Исполин-рабочий, услышав это, склонился и поцеловал руку Хилона.
— Как тебя зовут, брат? — спросил грек.
— На святом крещении, отец, мне дано имя Урбан.
— Урбан, брат мой, есть ли у тебя время поговорить со мной?
— Работа наша начинается в полночь, теперь же нам готовят ужин.
— Времени достаточно, пойдем на реку, там ты выслушаешь меня.
Пошли и сели на каменной набережной, в тишине, нарушаемой лишь отдаленным стуком жерновов и плеском текущей внизу воды. Там Хилон внимательно всмотрелся в лицо рабочего, которое, несмотря на грозное и суровое выражение, свойственное лицам варваров, живущих в Риме, показалось, однако, ему искренним и добрым.
"Да! — сказал он себе. — Это человек добрый и глупый, он даром убьет Главка".
И он спросил:
— Урбан, любишь ли ты Христа?
— Люблю от всей души, — ответил рабочий.
— Тогда да будет мир с тобою.
— И с тобою, отец.
Вдали грохотали жернова, внизу плескалась река.
Хилон всматривался в тихое сияние месяца и тихим, сдавленным голосом рассказывал о смерти Христа. Говорил он словно не Урбану, а самому себе, размышляя об этой смерти, или же поверял сонному городу великую ее тайну.
Было в этом что-то необыкновенно трогательное и вместе с тем торжественное. Рабочий плакал, а когда Хилон стал стонать и горевать над тем, что в минуту смерти Спасителя не было никого, кто бы защитил его если не от распятия, то хоть от оскорблений солдат и евреев, огромные кулаки варвара стали сжиматься от горя и бешенства. Самая смерть его растрогала, но при мысли о толпе, которая издевалась над распятым на кресте Агнцем, душа простеца возмутилась и его охватила дикая жажда мести.
Хилон вдруг спросил:
— Урбан, знаешь ли ты, кто был Иуда?
— Знаю, знаю! Но ведь он повесился! — воскликнул рабочий.
И в его голосе послышалось словно сожаление, что предатель сам определил меру своей кары и не может попасть в его руки. Хилон продолжал:
— А если бы он не повесился и если бы кто-нибудь из христиан встретил его на суше или на море, — неужели он не должен был бы отомстить предателю за муку, кровь и смерть Спасителя?
— Кто бы мог не отомстить, отец?
— Мир тебе, верный слуга Агнца. Да! Можно прощать свои обиды, но кто вправе простить обиду, причиненную Богу?
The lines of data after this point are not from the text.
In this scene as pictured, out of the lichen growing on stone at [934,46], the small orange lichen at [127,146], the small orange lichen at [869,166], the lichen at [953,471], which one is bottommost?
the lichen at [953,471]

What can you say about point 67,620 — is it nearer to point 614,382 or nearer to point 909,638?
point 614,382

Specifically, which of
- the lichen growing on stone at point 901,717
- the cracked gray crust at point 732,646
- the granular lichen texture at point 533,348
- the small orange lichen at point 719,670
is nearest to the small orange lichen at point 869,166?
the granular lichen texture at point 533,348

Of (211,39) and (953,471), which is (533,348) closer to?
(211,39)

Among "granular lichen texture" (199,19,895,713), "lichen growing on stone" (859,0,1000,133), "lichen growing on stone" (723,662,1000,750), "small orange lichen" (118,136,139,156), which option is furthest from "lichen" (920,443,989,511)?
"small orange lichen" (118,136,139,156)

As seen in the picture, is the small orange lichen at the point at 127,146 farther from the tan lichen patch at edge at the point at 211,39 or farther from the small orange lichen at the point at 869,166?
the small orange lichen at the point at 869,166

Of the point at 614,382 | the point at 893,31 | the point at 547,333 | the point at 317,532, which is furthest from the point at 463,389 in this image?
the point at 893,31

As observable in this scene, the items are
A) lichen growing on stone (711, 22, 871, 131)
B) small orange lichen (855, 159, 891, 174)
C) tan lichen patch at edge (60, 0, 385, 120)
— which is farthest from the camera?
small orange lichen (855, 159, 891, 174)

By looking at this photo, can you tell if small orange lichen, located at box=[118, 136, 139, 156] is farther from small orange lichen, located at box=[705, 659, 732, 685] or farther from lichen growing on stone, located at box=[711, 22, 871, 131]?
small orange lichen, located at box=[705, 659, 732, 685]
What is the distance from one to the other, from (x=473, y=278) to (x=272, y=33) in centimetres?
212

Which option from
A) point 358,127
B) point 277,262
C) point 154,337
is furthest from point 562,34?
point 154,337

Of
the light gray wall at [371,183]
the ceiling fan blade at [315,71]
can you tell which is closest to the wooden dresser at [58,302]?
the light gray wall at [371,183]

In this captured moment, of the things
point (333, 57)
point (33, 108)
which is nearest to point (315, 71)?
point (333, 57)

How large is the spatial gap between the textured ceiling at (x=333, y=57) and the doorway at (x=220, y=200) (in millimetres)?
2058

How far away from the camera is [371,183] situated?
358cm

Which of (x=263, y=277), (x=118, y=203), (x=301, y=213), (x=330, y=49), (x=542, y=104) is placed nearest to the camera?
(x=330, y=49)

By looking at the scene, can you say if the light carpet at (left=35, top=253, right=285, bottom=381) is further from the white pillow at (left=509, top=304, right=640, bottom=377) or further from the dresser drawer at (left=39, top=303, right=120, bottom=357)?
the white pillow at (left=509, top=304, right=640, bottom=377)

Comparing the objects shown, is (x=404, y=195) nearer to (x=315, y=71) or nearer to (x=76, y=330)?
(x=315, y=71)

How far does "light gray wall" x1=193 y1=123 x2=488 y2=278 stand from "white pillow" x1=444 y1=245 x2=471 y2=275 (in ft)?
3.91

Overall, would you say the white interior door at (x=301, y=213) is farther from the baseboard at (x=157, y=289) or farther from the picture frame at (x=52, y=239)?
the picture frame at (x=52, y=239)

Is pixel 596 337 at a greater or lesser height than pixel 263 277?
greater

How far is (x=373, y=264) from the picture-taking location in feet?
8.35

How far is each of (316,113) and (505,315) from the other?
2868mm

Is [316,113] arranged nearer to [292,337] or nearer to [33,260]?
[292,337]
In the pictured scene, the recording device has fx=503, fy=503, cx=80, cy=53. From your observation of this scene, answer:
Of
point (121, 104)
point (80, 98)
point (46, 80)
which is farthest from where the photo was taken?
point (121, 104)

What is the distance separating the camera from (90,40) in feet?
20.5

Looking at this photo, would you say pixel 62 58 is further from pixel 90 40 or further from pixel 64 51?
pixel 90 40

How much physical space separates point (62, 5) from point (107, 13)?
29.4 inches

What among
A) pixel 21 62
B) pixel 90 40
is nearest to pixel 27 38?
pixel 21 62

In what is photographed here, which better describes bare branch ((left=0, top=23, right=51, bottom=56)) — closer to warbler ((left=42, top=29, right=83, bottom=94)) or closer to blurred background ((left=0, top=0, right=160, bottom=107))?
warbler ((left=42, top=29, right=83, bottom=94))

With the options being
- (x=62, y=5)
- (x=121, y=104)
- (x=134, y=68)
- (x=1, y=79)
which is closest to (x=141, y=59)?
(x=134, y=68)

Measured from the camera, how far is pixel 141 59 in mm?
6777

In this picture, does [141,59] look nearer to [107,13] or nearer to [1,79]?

Но как змея родит змею, как злоба порождает злобу, а измена — измену, так из яда Иуды родился другой предатель, и как тот предал евреям и римским воинам Спасителя, так этот, живущий среди нас, хочет выдать волкам овечек Христовых, и если никто не помешает предательству, если никто вовремя не сотрет главу змея, всех нас ждет гибель, а с нами вместе погибнет и честь Агнца.
Великан смотрел на Хилона с огромным волнением, словно не отдавал себе отчета в том, что слышал, а грек, покрыв голову краем плаща, говорил голосом, как бы раздающимся из-под земли:
— Горе вам, слуги истинного Бога, горе вам, христиане и христианки!
Наступило молчание, снова слышался шум жерновов, глухое пение работников и плеск речных струй.
— Отец, — спросил наконец рабочий, — кто этот предатель?
Хилон опустил голову.
— Кто предатель? Сын Иуды, сын его яда, который притворяется христианином и ходит в дома молитвы лишь для того, чтобы обвинять братьев перед цезарем, будто они не хотят признавать цезаря богом, будто они отравляют колодцы, убивают детей и хотят уничтожить город, чтобы не осталось от него камня на камне. Через несколько дней преторианцам будет приказано схватить старцев, женщин и детей и предать их мучительной казни, как было поступлено с рабами Педания Секунда. И все сделал этот второй Иуда. Но если никто не покарал первого Иуду, никто не отомстил ему, если никто не защитил Христа в годину муки, то кто захочет покарать этого, кто раздавит змея, прежде чем его выслушает цезарь, кто защитит от гибели братьев и веру Христову?
Урбан, сидевший до сих пор на камнях, встал и сказал:
— Я это сделаю, отец!
Хилон также встал, посмотрел на лицо великана, освещенное сиянием луны, потом протянул руку и медленно опустил ее на голову склонившегося Урбана.
— Пойди к христианам, — говорил он торжественным голосом, — пойди в дома молитвы и спрашивай у братьев о Главке, лекаре, и когда его покажут тебе, то во имя Христа убей его!
— Главк? — повторил рабочий, желая укрепить в памяти это имя.